Problems to work on:
1/ Please condense the paragraph beginning "Unsupervised pretraining models like BERT" in the LIBERT paper summary into one shorter sentence that keeps its main facts.
2/ Carry on the LIBERT paper summary from the point where it stops.

Document extract:
← Back to Paper List

Specializing Unsupervised Pretraining Models for Word-Level Semantic Similarity

Anne Lauscher, Ivan Vulić, Edoardo Maria Ponti, Anna Korhonen, Goran Glavaš
University of Mannheim, Germany, University of Cambridge, UK
arXiv, 9/2019 (2020)
Pretraining KG Benchmark

📝 Paper Summary

Language Model Pretraining Lexical Semantics Word Embedding Specialization
LIBERT augments BERT's pretraining with a third auxiliary task—lexical relation classification—using external constraints (synonyms/hypernyms) to force the model to distinguish true semantic similarity from broad topical relatedness.
Core Problem
Unsupervised pretraining models like BERT rely solely on distributional co-occurrence patterns, which conflates true semantic similarity (e.g., car/automobile) with broad topical relatedness (e.g., car/road).
Why it matters:
  • Downstream tasks like lexical simplification and dialog state tracking require precise semantic similarity, which standard distributional models fail to capture accurately
  • Existing specialization methods for static embeddings (retrofitting) are not directly applicable to deep transformer-based pretraining objectives
  • Models struggle with rare linguistic structures and specific lexical entailments when relying only on raw text corpora
Concrete Example: In the sentence 'Einstein unlocked the door to the atomic age', a distributional model might suggest 'repaired' (topically related) or 'closed' (antonym) as substitutes for 'unlocked', whereas a specialized model correctly identifies 'opened' based on semantic similarity.

Data records
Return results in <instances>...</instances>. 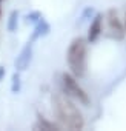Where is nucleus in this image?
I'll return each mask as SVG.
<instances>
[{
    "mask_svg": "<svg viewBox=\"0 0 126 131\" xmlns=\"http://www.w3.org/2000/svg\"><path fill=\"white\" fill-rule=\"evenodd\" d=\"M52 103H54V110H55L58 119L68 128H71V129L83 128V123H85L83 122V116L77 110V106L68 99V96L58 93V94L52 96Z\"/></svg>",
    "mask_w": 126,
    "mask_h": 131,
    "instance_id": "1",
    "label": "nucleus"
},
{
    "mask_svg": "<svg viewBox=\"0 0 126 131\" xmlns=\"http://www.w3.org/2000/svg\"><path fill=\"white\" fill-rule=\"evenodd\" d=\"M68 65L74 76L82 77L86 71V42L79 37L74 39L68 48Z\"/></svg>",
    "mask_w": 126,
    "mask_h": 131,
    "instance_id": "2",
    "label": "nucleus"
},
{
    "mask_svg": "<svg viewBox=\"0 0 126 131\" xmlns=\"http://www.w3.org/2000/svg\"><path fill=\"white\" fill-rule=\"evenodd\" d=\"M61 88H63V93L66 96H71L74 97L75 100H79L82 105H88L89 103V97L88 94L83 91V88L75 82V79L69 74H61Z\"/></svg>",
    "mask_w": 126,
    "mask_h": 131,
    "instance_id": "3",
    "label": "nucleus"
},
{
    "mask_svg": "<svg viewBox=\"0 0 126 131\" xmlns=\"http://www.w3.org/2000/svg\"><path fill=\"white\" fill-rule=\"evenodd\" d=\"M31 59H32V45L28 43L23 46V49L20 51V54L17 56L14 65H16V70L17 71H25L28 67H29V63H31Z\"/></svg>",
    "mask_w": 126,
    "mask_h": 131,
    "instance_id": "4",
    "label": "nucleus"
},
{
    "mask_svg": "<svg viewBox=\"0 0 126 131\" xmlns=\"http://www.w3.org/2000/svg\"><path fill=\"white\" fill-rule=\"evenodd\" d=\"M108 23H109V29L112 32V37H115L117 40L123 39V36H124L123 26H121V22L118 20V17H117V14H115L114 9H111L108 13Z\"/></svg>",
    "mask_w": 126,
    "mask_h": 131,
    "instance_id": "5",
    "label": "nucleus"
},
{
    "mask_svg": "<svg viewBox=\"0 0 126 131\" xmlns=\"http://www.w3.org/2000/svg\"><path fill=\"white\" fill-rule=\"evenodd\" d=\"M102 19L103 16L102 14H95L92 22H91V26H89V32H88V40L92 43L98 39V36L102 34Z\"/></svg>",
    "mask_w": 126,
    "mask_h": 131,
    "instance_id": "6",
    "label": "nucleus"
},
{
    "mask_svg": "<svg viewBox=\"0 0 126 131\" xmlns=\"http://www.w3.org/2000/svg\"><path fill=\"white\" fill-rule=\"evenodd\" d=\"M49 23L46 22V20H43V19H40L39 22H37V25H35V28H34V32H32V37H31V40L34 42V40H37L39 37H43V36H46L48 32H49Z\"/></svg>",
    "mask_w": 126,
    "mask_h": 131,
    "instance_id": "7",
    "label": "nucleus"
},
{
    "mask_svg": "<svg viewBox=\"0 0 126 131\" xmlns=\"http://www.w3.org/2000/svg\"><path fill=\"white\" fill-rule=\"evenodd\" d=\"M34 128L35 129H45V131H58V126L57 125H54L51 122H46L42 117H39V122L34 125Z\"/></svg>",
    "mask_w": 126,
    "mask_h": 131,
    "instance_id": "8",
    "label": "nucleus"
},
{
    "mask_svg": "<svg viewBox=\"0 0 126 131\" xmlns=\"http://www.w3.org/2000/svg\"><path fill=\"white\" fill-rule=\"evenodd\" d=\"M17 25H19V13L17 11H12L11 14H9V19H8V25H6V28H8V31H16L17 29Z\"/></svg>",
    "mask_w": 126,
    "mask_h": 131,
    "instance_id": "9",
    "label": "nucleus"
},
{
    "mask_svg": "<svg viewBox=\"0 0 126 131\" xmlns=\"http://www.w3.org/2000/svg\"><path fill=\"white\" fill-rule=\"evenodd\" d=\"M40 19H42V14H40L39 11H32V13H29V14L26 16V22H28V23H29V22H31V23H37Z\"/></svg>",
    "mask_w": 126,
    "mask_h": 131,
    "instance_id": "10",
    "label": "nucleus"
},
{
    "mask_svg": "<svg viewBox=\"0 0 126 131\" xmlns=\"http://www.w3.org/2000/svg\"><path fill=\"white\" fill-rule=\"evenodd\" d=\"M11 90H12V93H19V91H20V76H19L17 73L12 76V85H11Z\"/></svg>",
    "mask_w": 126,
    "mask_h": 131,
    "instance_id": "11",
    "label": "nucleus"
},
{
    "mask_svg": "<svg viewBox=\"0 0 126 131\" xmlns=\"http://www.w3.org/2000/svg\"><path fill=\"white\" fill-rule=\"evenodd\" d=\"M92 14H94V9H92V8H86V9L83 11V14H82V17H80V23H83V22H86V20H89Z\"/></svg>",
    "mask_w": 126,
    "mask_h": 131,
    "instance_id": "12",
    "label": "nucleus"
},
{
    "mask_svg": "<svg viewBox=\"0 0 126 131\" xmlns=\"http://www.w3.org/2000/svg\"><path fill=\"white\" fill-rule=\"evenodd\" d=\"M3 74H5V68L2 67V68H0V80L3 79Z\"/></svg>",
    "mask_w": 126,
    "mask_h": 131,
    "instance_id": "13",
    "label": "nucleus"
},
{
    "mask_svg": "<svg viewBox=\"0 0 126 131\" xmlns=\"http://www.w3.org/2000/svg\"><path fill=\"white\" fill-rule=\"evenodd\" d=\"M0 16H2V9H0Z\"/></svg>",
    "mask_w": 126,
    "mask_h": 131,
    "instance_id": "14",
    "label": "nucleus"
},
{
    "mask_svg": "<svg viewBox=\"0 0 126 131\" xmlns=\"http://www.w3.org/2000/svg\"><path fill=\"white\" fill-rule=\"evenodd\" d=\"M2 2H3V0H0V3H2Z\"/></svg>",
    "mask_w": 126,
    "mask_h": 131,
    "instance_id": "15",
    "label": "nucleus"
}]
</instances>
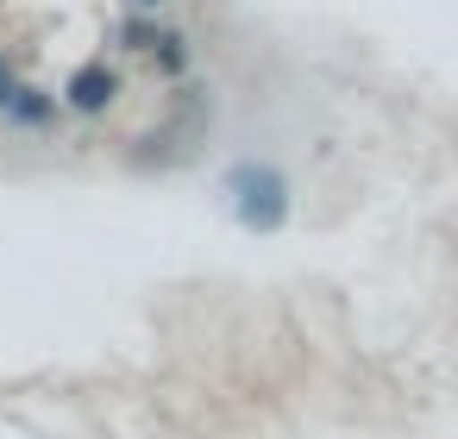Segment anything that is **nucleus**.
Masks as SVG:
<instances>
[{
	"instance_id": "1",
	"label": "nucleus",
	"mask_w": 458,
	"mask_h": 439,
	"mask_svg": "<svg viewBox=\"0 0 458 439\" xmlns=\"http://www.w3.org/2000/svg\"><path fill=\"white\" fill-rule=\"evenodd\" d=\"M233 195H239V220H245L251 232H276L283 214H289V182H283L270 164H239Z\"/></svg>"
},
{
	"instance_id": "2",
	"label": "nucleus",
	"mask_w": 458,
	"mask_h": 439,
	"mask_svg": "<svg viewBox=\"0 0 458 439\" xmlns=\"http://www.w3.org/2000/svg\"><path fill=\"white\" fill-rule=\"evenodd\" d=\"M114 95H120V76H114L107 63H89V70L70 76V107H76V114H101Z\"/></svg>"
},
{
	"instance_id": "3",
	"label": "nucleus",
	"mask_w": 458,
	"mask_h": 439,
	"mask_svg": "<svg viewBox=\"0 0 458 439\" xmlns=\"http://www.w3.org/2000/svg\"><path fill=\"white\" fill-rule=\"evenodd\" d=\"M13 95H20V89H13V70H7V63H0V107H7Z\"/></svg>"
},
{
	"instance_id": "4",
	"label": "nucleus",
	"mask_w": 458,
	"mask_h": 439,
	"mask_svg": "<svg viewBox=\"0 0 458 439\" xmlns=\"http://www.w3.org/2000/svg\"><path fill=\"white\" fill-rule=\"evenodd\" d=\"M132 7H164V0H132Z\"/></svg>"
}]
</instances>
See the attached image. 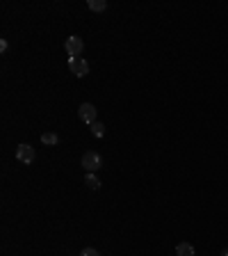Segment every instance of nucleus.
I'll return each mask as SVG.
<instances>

The replies:
1/ BERT-style unsupervised pretraining draws only on distributional co-occurrence, so it blurs true semantic similarity (car/automobile) with broad topical relatedness (car/road).

2/
Key Novelty
Lexically Informed BERT (LIBERT)
  • Adds a third pretraining task (Lexical Relation Classification) alongside Masked Language Modeling and Next Sentence Prediction
  • Feeds pairs of words from external resources (WordNet) as input sequences, classifying whether they hold a specific semantic relation (synonymy/hypernymy)
  • Jointly optimizes the encoder to capture clean lexical constraints, steering representations away from mere co-occurrence associations
Architecture
Architecture Figure Figure 1
The multi-task training architecture of LIBERT compared to BERT.
Evaluation Highlights
  • Outperforms BERT on 9 out of 10 GLUE benchmark tasks, with notable gains on CoLA (+9.9 MCC) and AX (+6.0 MCC)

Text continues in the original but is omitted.